Had my oldest walk to the store next door to pick up a jug of milk and a box of cereal late that morning. I’ll be damned if that wasn’t all eaten by the evening. Every time I turned around one of them was snacking on a bowl of cereal. Why do I bother buying other groceries? lol
I spent the entire day sitting at my desk, reading. I couldn’t even bring myself to play a video game – not even Minecraft. I have three other partially written drafts waiting for me to finish if I can declutter my brain long enough to do it. I wanted nothing more than to lay down on the couch and sleep, but didn’t dare to because of my youngest son.
Friday’s Highlight’s ~ June 17th
Mood: Exhausted Toad ~ Score: -1 ~ Irritation: 0
Feels like a repeat of yesterday although I did start up a custom terrain project on Minecraft using World Painter instead of reading on the internet all day. I believe I need to give myself a break from the news.
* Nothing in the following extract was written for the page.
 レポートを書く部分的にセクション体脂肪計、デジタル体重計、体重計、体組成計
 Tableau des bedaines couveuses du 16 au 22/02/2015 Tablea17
I did finally get through the robo-system at the DHHS main office to speak to a live person, but big surprise I called the wrong department. I didn’t want the application office I wanted their long term care office. At least the guy I got didn’t completely bump me off. He gave me an extension to my application and said he emailed the correct department instructing them of the issue, that they need to investigate my file, and contact me with its status. I thought that someone was suppose to call me back today. No one did. No surprise there. I guess I will call back Monday, wade through the robo-system again, aim for the long term care department, and pray like hell I get a live person.
As usual the boys wanted to go out to eat so we went to their favorite restaurant over in the nearby town. Spoke with the chef for a bit and mentioned how I really liked the eggs Benedict last Sunday. He gave me a heads up that he uses a splash of lemon in the sauce. @_@ I thanked him. I’m allergic to oranges and grapefruit to the point I have an immediate reaction, but lemons and limes seem to be iffy. I do feel better by avoiding all citrus. It’s a bummer because that dish was truly awesome.
I had to take my youngest out for a walk while the other two boys finished eating not because he was being bad, but because he was starting to amp up. I knew if I tried to fight with him and tried to make him stop, the bad behavior would kick in. So instead I took him outside and just let him play for a little bit. Before we went back in I reminded him what I expected of him and told him if he didn’t behave there would be no video games tonight. He did pretty good, for a 6-year-old. Much, much better than he would have done back when he was on the old cocktail of meds and you might as well forget it back when he was on nothing.
Yet, here we are back home and now I’m exhausted and every damn joint in my body hurts like someone took a bat to me. Not. Fair. Wouldn’t it make more sense to feel this way back when my youngest was going through hell? Or has my body always felt this way and my brain was too sick with worry back then and I didn’t notice until now that I’m starting to relax?
Either way it sucks and I’m wishing I could drink something stronger than coffee. I may break out a half glass of wine anyway and pray it doesn’t mess with my head too much. I really don’t like brain fog. At all. But I don’t like pain either.
I still need help sorting out and finishing the NAMI respite paperwork they sent me after approving my youngest for services. I think my body today is telling me how important it is to get this shit done. I guess I should have called their main office today too. Not much of this month left and I still have no idea how this system works. Pretty sad to know that the first respite day I get will be spent sleeping far away somewhere.